ZU ERLEDIGENDE AUFGABE: Gib den Abschnitt des Artikels zum Gesetzesentwurf wieder, beginnend mit "Der Gesetzesentwurf sieht im" und weiter bis einschließlich "Nr. 15 UStG)". Ersetze darin "Aktualisierung" durch "Anpassung".

ARTIKEL:
━━━━━━
Der Gesetzesentwurf sieht im Einzelnen folgende Maßnahmen vor:
  • Aktualisierung des Verweises auf die De-minimis-Verordnung bei der Sonderabschreibung für Mietwohnungsneubau (§ 7b Abs. 5 EStG)
  • Anhebung der Entfernungspauschale für Fahrten zwischen Wohnung und Arbeitsstätte sowie Entfristung der Mobilitätsprämie (§ 9 Abs. 1 Satz 3 und § 101 Satz 1 EStG)
  • Aktualisierung des Verweises auf die De-minimis-Verordnung bei der Forschungszulage (§ 9 Abs. 5 FZulG)
  • Reduzierung der Umsatzsteuer für Restaurant- und Verpflegungsdienstleistungen, mit Ausnahme der Abgabe von Getränken, auf sieben Prozent (§ 12 Abs. 2 Nr. 15 UStG)
  • Bekanntgabe eines Bescheides durch Bereitstellung zum Datenabruf (§ 18g Satz 5 UStG)
  • Sonderregelung bei der Nutzung der zentralen Zollabwicklung (§ 21b UStG)
  • Anhebung der Freigrenze für den steuerpflichtigen wirtschaftlichen Geschäftsbetrieb auf 50.000 Euro (§ 64 Abs. 3 Satz 1 AO)
  • Anhebung der Übungsleiter- und Ehrenamtspauschale auf 3.300 Euro bzw. 960 Euro (§ 3 Nr. 26, 26a EStG)
  • Anhebung der Freigrenze bei der Pflicht zur zeitnahen Mittelverwendung auf 100.000 Euro (§ 55 Abs. 1 Nr. 5 Satz 4 AO)
  • Verzicht auf eine Sphärenzuordnung von Einnahmen, bei Körperschaften mit Einnahmen unter 50.000 Euro (§ 64 Abs. 3 Satz 2 AO)
  • Einführung von E-Sport als neuen gemeinnützigen Zweck (§ 52 Abs. 2 Satz 1 Nr. 21 AO)
  • Photovoltaikanlagen als steuerlich unschädliche Betätigung bei der Gemeinnützigkeit (§ 58 Nr. 11 AO)
━━━━━━
AUSGANGSDATEN:
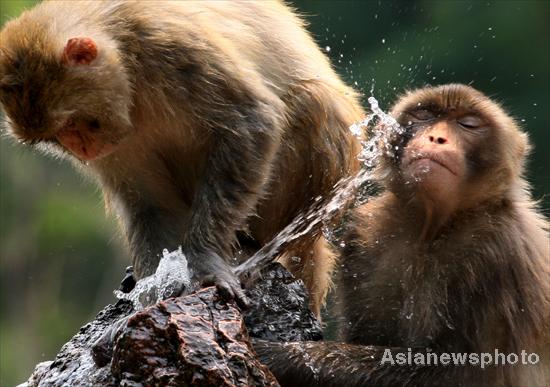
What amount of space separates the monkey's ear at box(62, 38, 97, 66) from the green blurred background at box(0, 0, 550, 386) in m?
3.98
━━━━━━
ANTWORT ZUR AUFGABE:
Der Gesetzesentwurf sieht im Einzelnen folgende Maßnahmen vor:
  • Anpassung des Verweises auf die De-minimis-Verordnung bei der Sonderabschreibung für Mietwohnungsneubau (§ 7b Abs. 5 EStG)
  • Anhebung der Entfernungspauschale für Fahrten zwischen Wohnung und Arbeitsstätte sowie Entfristung der Mobilitätsprämie (§ 9 Abs. 1 Satz 3 und § 101 Satz 1 EStG)
  • Anpassung des Verweises auf die De-minimis-Verordnung bei der Forschungszulage (§ 9 Abs. 5 FZulG)
  • Reduzierung der Umsatzsteuer für Restaurant- und Verpflegungsdienstleistungen, mit Ausnahme der Abgabe von Getränken, auf sieben Prozent (§ 12 Abs. 2 Nr. 15 UStG)